## INSTRUCTIONS TO FOLLOW
Restate word for word the lines of the records below, starting at the line that contains "ファンタジースプリングスに入るには？" and ending at the line that contains "贯彻落实中央、市委、县委要求，要从学习三严三实和践行三严三实两个方面着力。", with both of those lines included and nothing else.

## Saved data entries
'''
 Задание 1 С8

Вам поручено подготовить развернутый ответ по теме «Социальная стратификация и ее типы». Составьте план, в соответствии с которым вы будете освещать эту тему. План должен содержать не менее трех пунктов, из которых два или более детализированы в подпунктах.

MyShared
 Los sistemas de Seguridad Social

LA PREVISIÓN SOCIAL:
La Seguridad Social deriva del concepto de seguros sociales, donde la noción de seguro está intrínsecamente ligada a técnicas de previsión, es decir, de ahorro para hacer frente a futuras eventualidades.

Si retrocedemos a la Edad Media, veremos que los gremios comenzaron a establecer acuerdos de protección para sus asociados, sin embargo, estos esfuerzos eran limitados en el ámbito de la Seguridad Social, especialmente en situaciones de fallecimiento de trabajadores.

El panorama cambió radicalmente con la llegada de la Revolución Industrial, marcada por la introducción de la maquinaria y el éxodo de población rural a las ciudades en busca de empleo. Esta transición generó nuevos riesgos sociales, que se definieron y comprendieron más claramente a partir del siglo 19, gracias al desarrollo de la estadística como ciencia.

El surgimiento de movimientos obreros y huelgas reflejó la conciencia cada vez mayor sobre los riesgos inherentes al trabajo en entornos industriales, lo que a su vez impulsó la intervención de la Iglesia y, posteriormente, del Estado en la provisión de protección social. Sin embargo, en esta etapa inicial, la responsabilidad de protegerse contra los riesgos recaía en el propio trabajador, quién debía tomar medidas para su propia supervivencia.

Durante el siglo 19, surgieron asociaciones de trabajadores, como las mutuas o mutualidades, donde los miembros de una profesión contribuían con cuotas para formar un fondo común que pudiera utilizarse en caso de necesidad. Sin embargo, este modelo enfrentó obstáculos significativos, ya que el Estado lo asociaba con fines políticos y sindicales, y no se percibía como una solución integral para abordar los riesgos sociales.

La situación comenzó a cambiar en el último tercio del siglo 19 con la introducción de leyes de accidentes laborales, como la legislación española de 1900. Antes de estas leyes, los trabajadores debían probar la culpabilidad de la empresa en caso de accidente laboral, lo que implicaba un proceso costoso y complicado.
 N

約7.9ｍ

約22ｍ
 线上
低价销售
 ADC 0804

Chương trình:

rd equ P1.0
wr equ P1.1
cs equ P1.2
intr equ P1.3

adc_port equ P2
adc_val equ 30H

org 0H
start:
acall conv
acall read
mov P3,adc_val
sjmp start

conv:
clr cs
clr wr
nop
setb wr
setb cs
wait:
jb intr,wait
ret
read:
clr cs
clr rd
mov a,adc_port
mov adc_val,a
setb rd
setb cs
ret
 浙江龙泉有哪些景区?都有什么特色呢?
'''
'''
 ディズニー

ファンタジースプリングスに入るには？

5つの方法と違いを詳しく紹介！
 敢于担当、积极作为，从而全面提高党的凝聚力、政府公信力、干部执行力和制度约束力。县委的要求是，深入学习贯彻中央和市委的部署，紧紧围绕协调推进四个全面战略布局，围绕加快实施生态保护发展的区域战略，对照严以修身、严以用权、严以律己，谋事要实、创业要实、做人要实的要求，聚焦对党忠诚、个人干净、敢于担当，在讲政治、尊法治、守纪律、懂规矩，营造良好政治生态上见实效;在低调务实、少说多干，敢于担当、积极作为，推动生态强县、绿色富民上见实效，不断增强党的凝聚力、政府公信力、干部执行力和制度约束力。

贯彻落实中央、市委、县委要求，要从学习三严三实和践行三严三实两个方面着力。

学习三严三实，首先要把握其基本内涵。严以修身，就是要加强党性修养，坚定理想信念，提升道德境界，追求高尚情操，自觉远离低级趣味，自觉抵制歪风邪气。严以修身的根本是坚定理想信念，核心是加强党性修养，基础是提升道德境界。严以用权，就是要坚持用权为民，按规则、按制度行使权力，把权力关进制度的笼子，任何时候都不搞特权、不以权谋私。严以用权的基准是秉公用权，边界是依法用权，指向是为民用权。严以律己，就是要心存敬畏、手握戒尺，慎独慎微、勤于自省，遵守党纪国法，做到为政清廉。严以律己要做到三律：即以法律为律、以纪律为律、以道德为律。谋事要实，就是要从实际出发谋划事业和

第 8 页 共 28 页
'''
## RESULT FOR THIS EXERCISE
ファンタジースプリングスに入るには？

5つの方法と違いを詳しく紹介！
 敢于担当、积极作为，从而全面提高党的凝聚力、政府公信力、干部执行力和制度约束力。县委的要求是，深入学习贯彻中央和市委的部署，紧紧围绕协调推进四个全面战略布局，围绕加快实施生态保护发展的区域战略，对照严以修身、严以用权、严以律己，谋事要实、创业要实、做人要实的要求，聚焦对党忠诚、个人干净、敢于担当，在讲政治、尊法治、守纪律、懂规矩，营造良好政治生态上见实效;在低调务实、少说多干，敢于担当、积极作为，推动生态强县、绿色富民上见实效，不断增强党的凝聚力、政府公信力、干部执行力和制度约束力。

贯彻落实中央、市委、县委要求，要从学习三严三实和践行三严三实两个方面着力。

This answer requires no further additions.